In a statement, the IPA said it cooperated with the investigation and settled to avoid ongoing legal costs. Roaring Fork, the statement reads, was formed in 1996 in collaboration with a local health plan "so that more people could get access to health care at a reasonable cost. ... The physicians of the IPA believe that we have fulfilled the IPA's mission by offering significant payment discounts to consumers and health plans, and by creating and adopting care guidelines to increase the quality and effectiveness of the health care purchased in the valley."

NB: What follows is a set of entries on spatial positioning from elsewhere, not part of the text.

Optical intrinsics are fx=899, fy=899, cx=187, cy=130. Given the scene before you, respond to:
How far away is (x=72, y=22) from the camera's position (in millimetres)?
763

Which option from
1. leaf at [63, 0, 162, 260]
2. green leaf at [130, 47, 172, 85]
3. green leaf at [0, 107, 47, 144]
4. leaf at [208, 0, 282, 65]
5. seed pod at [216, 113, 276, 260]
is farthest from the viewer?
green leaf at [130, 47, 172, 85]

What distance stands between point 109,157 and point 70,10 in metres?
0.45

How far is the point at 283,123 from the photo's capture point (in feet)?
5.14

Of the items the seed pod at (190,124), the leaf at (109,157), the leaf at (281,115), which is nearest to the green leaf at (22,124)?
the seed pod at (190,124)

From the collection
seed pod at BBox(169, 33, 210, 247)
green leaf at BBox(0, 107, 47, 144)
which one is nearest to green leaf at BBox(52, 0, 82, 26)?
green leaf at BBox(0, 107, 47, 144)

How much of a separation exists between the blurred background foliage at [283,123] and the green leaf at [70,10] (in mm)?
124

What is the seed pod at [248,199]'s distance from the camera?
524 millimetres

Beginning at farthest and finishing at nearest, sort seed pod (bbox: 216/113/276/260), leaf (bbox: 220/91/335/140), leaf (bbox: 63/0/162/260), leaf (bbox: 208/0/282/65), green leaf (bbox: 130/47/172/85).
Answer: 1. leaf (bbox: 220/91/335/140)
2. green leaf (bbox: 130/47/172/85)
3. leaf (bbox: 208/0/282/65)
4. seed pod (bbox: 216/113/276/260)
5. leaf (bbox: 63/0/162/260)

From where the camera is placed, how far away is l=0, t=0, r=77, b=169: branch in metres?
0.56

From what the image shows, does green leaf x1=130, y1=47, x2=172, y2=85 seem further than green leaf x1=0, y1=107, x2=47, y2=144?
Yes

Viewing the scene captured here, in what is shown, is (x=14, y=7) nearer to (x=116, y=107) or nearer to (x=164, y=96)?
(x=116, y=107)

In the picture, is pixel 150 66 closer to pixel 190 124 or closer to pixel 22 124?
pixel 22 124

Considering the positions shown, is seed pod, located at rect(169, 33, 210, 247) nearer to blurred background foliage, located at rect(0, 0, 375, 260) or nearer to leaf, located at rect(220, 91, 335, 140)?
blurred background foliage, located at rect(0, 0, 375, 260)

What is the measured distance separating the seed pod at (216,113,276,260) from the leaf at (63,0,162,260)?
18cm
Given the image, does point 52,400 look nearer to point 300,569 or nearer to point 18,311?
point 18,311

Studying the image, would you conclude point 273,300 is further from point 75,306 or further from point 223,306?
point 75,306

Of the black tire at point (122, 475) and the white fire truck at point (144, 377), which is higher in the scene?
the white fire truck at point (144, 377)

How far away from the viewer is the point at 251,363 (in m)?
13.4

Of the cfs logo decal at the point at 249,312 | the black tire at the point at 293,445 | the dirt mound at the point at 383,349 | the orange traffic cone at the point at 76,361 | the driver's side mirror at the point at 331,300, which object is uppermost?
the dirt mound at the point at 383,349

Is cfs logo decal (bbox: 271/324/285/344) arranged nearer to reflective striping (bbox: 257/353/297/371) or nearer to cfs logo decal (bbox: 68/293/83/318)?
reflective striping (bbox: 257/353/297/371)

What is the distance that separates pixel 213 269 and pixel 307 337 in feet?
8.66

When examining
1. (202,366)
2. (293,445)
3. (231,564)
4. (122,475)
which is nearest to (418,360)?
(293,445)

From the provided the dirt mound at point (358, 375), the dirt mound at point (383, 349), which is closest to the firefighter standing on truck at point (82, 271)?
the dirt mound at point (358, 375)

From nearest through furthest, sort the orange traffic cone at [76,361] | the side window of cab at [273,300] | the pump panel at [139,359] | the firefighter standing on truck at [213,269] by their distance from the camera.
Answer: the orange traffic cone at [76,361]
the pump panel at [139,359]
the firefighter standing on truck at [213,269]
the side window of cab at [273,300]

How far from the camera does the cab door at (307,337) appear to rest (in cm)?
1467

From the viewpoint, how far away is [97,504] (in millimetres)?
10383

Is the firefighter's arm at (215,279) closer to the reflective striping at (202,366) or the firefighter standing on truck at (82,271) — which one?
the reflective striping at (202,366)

The action reflects no change in the FTC's long-standing position that antitrust laws generally prohibit joint contracting by physicians, said Craig L. Caesar, a health care and antitrust lawyer with McGlinchey Stafford PLLC in Dallas. That is, unless they can show a substantial degree of clinical integration -- by investing in cooperative quality and cost-control programs -- or risk-sharing through financial integration.
"You need to have those factors to try to ensure you have what is truly a joint collaboration, as opposed to price-fixing," Caesar said.
The right to negotiate
Physicians as individuals have the right to reject Medicare rates or other contract offers, said attorney James A. Farrell, who specializes in physician joint ventures and managed care negotiations. They also may save money by using a so-called messenger model on behalf of a group, simply to relay contract information between individual physicians and payers.
In Roaring Fork's case, "how they did it was the problem," said Farrell, a partner at Florida-based Shutts & Bowen LLP. "The way the FTC sees it, you can't have a bunch of competitors coming together to do business on a concerted basis."
For example, the IPA allegedly refused to take contracts to its members unless certain conditions were met first. The group automatically turned down any offers unless 80% of its total membership and 50% of its specialty physicians agreed to the terms.
The fact that the practice association dominated the area market also caught the commission's attention, Caesar noted.
"FTC guidelines are rather low in terms of [allowable] market share, so when it's large, you know it's going to be questioned," he said. "What's difficult to predict is the middle ranges where the safe harbors don't clearly apply."
FTC attorney Constance M. Salemi said the settlement does not prevent Roaring Fork from streamlining contract negotiations in the future through clinical integration or other legal arrangements. But if physicians are banding together for the sole purpose of improving their rates, "that is suspect," she said.
Roaring Fork said its members were never prevented from contracting independently with insurers, and many did. But to promote efficiency, the IPA said, it decided not to administer Medicare-based contracts, and it required a certain percentage of members to accept other contracts before it would serve as a facilitator.
Raises sought in contracts
The organization also advised members that it would be a "best practice" for payment contracts to include a cost-of-living adjustment.
"Unlike the FTC, we believe that a [cost-of-living adjustment] is simply an efficient business practice," the statement said. "It means contracts can be stable from year to year, so that consumers can count on their doctors' participation without worrying that annual contract negotiations will disrupt the continuity of their care."
Physicians contend that the FTC has set the bar too high, making it difficult for smaller practices to afford or achieve the kind of large-scale quality and cost-saving measures the government has approved in past opinions.
The American Medical Association continues to press the commission for a more flexible enforcement policy, letting doctors negotiate fairly with large health plans without hitting antitrust barriers.
"The government does seem to be bipolar on this in that it won't allow physicians to do business like this on an IPA basis, but clearly everything we are hearing through health care reform and other initiatives under way is pushing us toward large group integration," Farrell said.
The commission has brought antitrust actions against roughly two dozen physician entities over alleged price-fixing but has approved only a handful of joint ventures, according to AMA research.